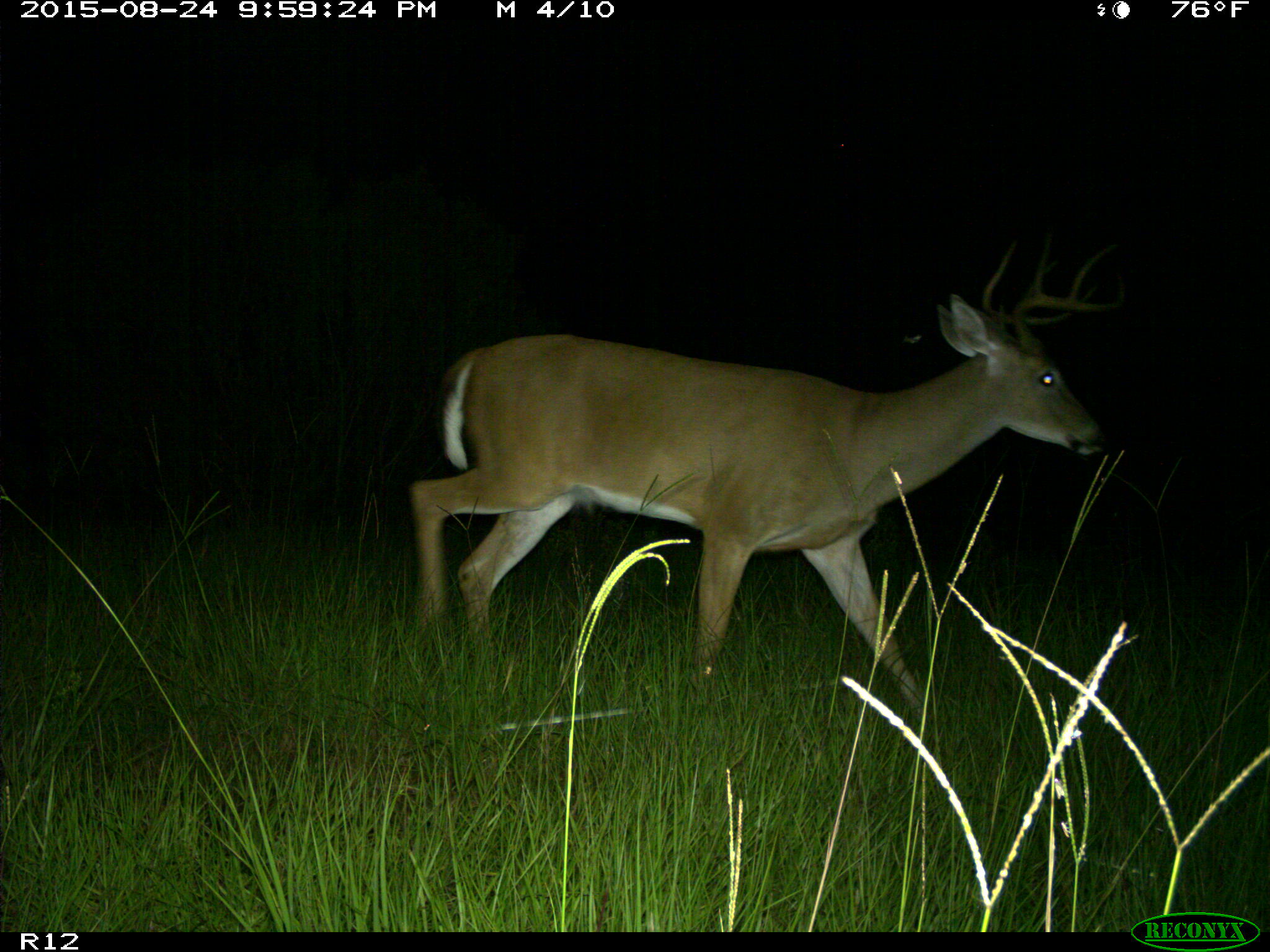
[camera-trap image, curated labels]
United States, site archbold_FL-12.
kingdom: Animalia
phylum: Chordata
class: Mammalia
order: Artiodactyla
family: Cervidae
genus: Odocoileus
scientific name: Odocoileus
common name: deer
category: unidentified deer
· · · · ·
> [About this exercise] From the line containing "order: Artiodactyla" to the last line of the records above, please write out every line exactly and add nothing.

> [Completed exercise]
order: Artiodactyla
family: Cervidae
genus: Odocoileus
scientific name: Odocoileus
common name: deer
category: unidentified deer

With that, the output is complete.